Some years we sat at the boondocks of my mother’s mind, waiting for her to show the slightest attention. Some years, we were all she had. We played the part of anchors, support, canes, crutches, and the wheelbarrows of her life. It was backbreaking work and we’d ask for raises in our allowances. Then stopped asking and took the bills from her purse. In spite of the night shifts, double shifts, graveyard shifts. Even when my father bought a portable radio on a credit card to sit in his car for 8 hours on Saturdays, working as a security guard to pay for his kids’ three cars. Some years were like that, but not always.
We’d sit in the boondocks of her mind, at the periphery of conscious effort and wait for her to say, “Good job,” on my sister’s schoolwork, my poems, my brother’s career. When it didn’t come, we wouldn’t ask. She was busy, she was tired, she was mad no one put away the dishes and did she have to do everything around here?
She was every manifestation of Shiva and every epithet of Hera. As much an orphan as she was a mother. As much a Madonna as she was child. How hard she worked until her fingers bruised and calloused. Her kisses were tender when she’d check our foreheads for fevers. She fell asleep more than once waiting for the birthday cake to finish in the oven. One year we ate at the mall food court when I turned nine.
I left home when I was seventeen. When I moved to California and I hated the first house I had with my boyfriend, I called my mother and cried on the way home from school. She said I was too much to handle now, that all I ever did was bitch and moan. I hung up and didn’t call her back for two months.

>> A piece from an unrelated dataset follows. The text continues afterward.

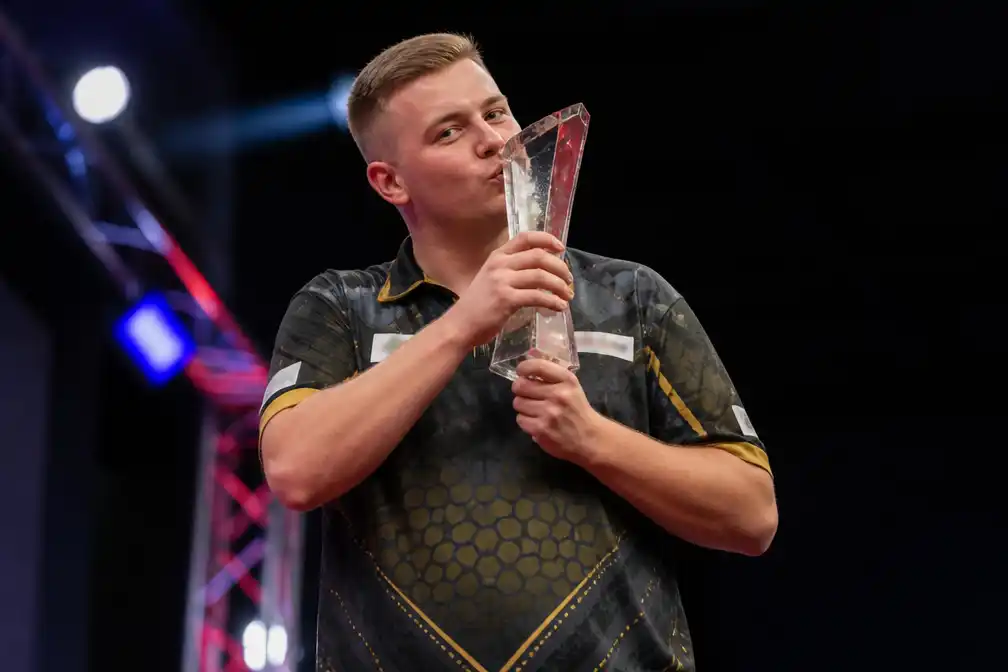 Nijman wint Slovak Darts Open, Van Gerwen uitgeschakeld in achtste finale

But things change, I grew up. I forgave but the dust motes of resentment still hit the sunlight sometime. I never let it settle for long. This is the first year I’m celebrating Mother’s Day with her in six years, the first time in six years I can hand her a card and hug her tight. She makes the coffee every morning and leaves me post-it notes of how she’ll miss me when she goes to work. She took me in when that same boy in California kicked me out. She took me in even after all the time passed in wasted silence. She was a tough mom, an angry mom, a sad mom. But she’s also the only other person I know who has had to reinvent themselves more than they can count. And now she sits, crocheting in her reclining chair, being the anchor to some slowly dissolving memory I have of how it was, and just how good I had it.
Happy Mother’s Day.
Ginger-Orange Layer Cake
This cake celebrates spring and the harsh, bitter, and sweet of any relationship. Three layers, swathed in buttercream and sprinkles, with layers of a quick orange marmalade in between. Makes a three-layer cake, 6 inches in diameter
Ingredients for the Quick Orange Marmalade
- 1 large orange, washed
- ½ cup sugar
- 1 TB grated fresh ginger
- 2 TB water
Directions for Quick Orange Marmalade
- Cut the top and bottom of the orange and then cut into 8 sections
- In a food processor, pulse whole orange until it is finely pureed and no large chunks are visible
- In a saucepan, add all ingredients and simmer for 15 minutes or until marmalade begins to congeal
- Take off heat and allow to cool
- Note: this is a quick jam just for this recipe with no proper canning technique involved
Ingredients for Cake
- 3 ½ cup AP flour
- 1 ½ teaspoon salt
- 3 teaspoon baking powder
- 2 cup sugar
- ¼ cup honey
- ½ cup shortening
- 1/3 cup butter, softened
- 1 ¼ cup milk
- 2 tablespoon vanilla extract
- 1 tablespoon white vinegar
- 4 eggs
- 1 tablespoon grated fresh ginger
- 2 tablespoon orange zest
Directions for Cake
- Preheat oven to 350*F and prepare pans with butter and parchment paper
- In a medium bowl, sift together flour, salt, and baking powder and set aside
- In a measuring cup, whisk to combine milk, vanilla, and vinegar and set aside
- In the bowl of a stand mixer, add honey, sugar, and fats. With the paddle attachment, beat until mixture is pale and fluffy
- Add one egg at a time, do not add subsequent egg until first is fully incorporated
- With mixer on low, alternate between adding the flour and the milk mixture until batter is formed
- Stir in ginger and orange zest
- Pour into prepare pans (or pan, if you have to reuse) and bake each layer for 40-45 minutes until a knife comes out clean
- Allow to cool completely before assembling
- Note: While baking, use this buttercream recipe and add 1 teaspoon of ground ginger if you so desire
Assembly: Use squares of parchment paper under the first layer of the cake to help with a clean finish on the icing. Lay one cake layer down, add your marmalade, then the second cake layer, more marmalade, then final cake layer. Refrigerate 15 minutes. Take out of the fridge and add a crumb coat, return to fridge for 30 minutes. Remove and add final layer of buttercream, using a large angled spatula knife and a bench scraper for those fine edges. Finally, you can decorate as I did, with sprinkles by basically putting some in your hand and gently pressing into the cake. Repeat until fully covered. Removed parchment squares. Enjoy!